* **Texto mostrado**:
----------
Con esa flota, Filipo se dirigió a Apolonia, en la costa de la actual Albania, y la sitió. Esta ciudad era fiel aliada de Roma en la región, de modo que el propretor Levino envió dos mil hombres al mando de Quinto Nevio para que socorrieran a sus habitantes. Nevio atacó por sorpresa el campamento de Filipo, quien tuvo que retirarse a toda prisa con sus barcos y huyó remontando el curso del río Aos. Después, al saber que los romanos bloqueaban la desembocadura del río con su flota y le cortaban la retirada por mar, hizo quemar sus lemboi y regresó por tierra a Macedonia.

De haber existido alguna posibilidad de que Filipo invadiera Italia, se había desvanecido con la pérdida de su flota. ¿De veras pretendía cruzar el Adriático?
----------
* **Problemas y tareas**:
1. Según el texto sobre el asedio de Apolonia, ¿quién mandaba los dos mil hombres que envió el propretor Levino?
2. Continúa, por favor, el texto sobre el asedio de Apolonia a partir de su última frase.
El material no hace falta para resolver nada aquí.

* **Datos recopilados**:
----------
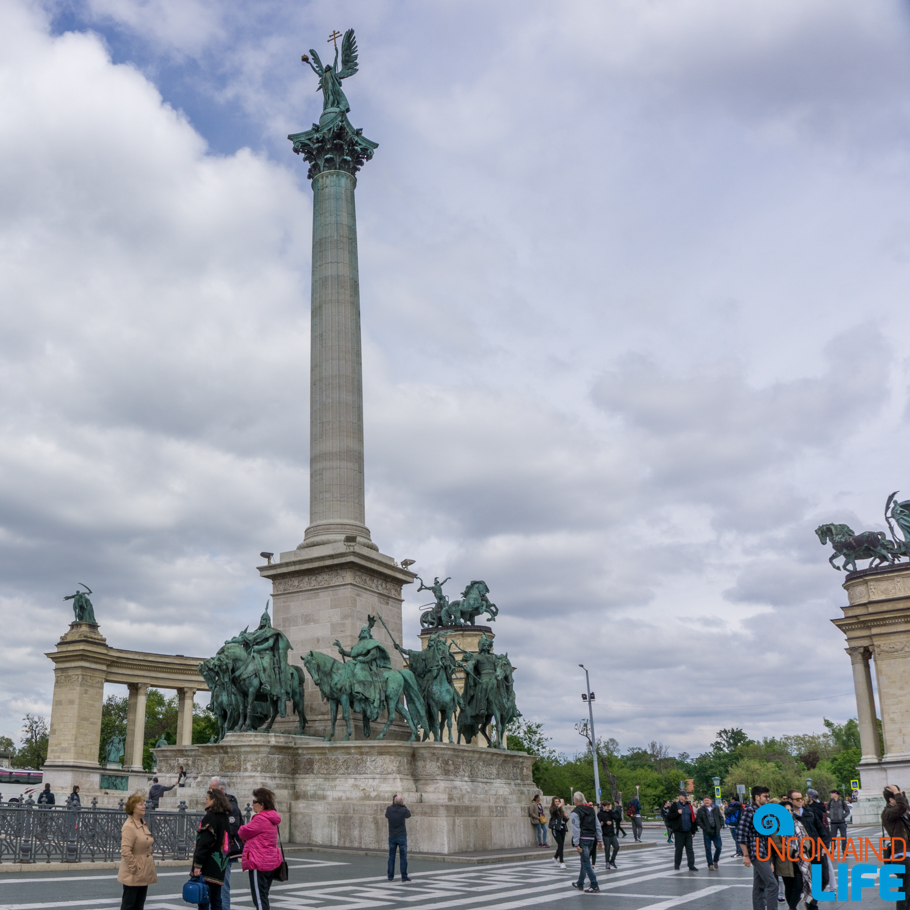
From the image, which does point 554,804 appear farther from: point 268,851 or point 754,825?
point 268,851

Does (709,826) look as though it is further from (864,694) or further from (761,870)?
(864,694)

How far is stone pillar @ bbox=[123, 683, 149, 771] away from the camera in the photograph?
2552 inches

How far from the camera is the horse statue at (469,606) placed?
7012cm

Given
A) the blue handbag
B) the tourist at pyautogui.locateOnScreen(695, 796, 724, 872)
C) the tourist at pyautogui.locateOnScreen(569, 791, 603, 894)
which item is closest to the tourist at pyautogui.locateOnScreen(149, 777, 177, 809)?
the tourist at pyautogui.locateOnScreen(569, 791, 603, 894)

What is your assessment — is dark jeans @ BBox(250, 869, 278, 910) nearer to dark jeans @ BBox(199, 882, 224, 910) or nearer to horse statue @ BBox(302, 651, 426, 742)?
dark jeans @ BBox(199, 882, 224, 910)

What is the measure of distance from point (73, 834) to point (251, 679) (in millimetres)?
8870

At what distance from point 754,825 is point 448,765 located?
16.2 meters

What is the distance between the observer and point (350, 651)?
28547mm

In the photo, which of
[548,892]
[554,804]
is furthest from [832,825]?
[548,892]

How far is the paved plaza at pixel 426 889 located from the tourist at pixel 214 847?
3.59m

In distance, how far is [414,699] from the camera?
93.4 feet

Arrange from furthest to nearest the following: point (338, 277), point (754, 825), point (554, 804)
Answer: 1. point (338, 277)
2. point (554, 804)
3. point (754, 825)

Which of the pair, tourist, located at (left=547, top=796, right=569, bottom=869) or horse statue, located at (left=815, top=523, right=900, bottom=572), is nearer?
tourist, located at (left=547, top=796, right=569, bottom=869)

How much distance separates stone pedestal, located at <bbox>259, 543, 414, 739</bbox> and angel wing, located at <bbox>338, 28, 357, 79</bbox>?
2451 centimetres
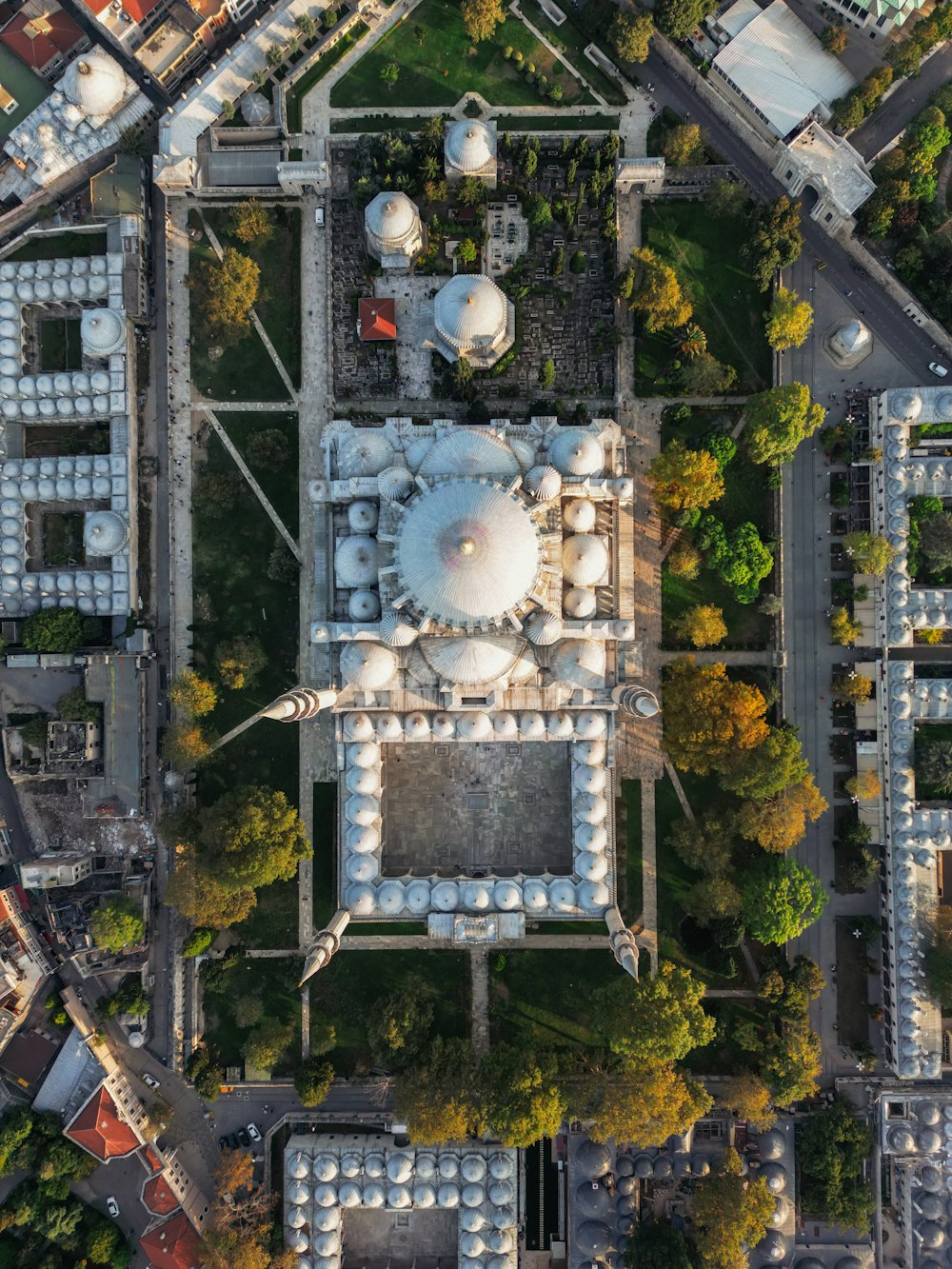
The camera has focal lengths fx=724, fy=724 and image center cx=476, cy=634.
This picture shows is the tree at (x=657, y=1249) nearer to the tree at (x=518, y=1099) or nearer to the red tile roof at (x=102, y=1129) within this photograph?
the tree at (x=518, y=1099)

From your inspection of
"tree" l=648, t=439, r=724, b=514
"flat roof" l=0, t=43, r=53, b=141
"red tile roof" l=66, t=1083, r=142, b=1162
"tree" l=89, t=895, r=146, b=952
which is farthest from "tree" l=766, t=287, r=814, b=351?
"red tile roof" l=66, t=1083, r=142, b=1162

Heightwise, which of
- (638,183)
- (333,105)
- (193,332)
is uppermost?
(333,105)

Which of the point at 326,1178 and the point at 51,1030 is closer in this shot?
the point at 326,1178

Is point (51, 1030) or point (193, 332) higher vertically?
point (193, 332)

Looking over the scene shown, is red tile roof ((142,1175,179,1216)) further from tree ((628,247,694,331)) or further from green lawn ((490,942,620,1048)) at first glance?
tree ((628,247,694,331))

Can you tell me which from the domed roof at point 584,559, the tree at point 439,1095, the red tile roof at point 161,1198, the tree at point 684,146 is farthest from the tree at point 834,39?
the red tile roof at point 161,1198

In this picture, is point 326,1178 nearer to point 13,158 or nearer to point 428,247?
point 428,247

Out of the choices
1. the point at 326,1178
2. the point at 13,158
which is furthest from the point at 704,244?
the point at 326,1178
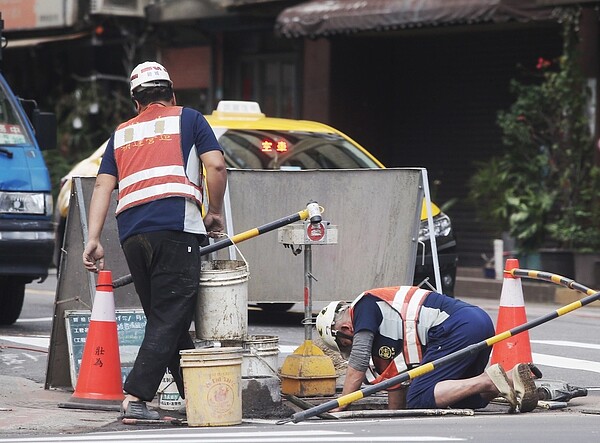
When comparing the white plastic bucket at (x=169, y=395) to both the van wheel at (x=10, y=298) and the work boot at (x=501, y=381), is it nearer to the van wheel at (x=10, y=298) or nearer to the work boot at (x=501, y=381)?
the work boot at (x=501, y=381)

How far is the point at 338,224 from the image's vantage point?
1052 cm

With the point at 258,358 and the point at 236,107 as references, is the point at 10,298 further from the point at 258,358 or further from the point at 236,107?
the point at 258,358

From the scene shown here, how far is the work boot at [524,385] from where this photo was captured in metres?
8.40

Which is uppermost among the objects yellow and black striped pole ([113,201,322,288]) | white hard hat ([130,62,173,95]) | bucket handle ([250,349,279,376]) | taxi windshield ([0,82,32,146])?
taxi windshield ([0,82,32,146])

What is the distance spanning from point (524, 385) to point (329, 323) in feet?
3.76

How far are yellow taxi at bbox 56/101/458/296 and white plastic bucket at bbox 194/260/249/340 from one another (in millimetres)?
4946

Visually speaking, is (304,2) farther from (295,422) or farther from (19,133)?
(295,422)

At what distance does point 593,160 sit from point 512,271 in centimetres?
946

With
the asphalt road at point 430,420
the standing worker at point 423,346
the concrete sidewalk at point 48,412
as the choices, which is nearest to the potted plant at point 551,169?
the asphalt road at point 430,420

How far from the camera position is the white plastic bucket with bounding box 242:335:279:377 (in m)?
8.56

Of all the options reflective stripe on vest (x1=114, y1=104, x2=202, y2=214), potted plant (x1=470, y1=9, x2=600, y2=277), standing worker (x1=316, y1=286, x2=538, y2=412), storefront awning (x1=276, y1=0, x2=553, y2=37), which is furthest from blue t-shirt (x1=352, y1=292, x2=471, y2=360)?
----------
* **Respuestas por tarea**:
1. Quinto Nevio.

2.
No parece probable. Seguramente, su intención era expulsar a los romanos de sus territorios en Grecia y convertirse en el amo de toda la región. Al actuar así no obraba como un megalómano: conociendo la forma de actuar de los romanos, Filipo podía sospechar que, una vez que habían plantado el pie en Grecia, empezarían a encontrar excusas para ampliar sus territorios, como habían hecho con el sur de Italia o con Sicilia. La diplomacia romana vendió la guerra contra Macedonia como un conflicto defensivo, pero Filipo podría haber dicho lo mismo.

En cualquier caso, aunque se denomine «Primera Guerra Macedónica», este conflicto fue de poca intensidad para Roma, que no llegó a emplear grandes recursos en ella. La razón es evidente: la guerra empezó en el año 215, cuando Aníbal acababa de aniquilar dos ejércitos consulares y seguía campando a sus anchas por el centro y el sur de Italia.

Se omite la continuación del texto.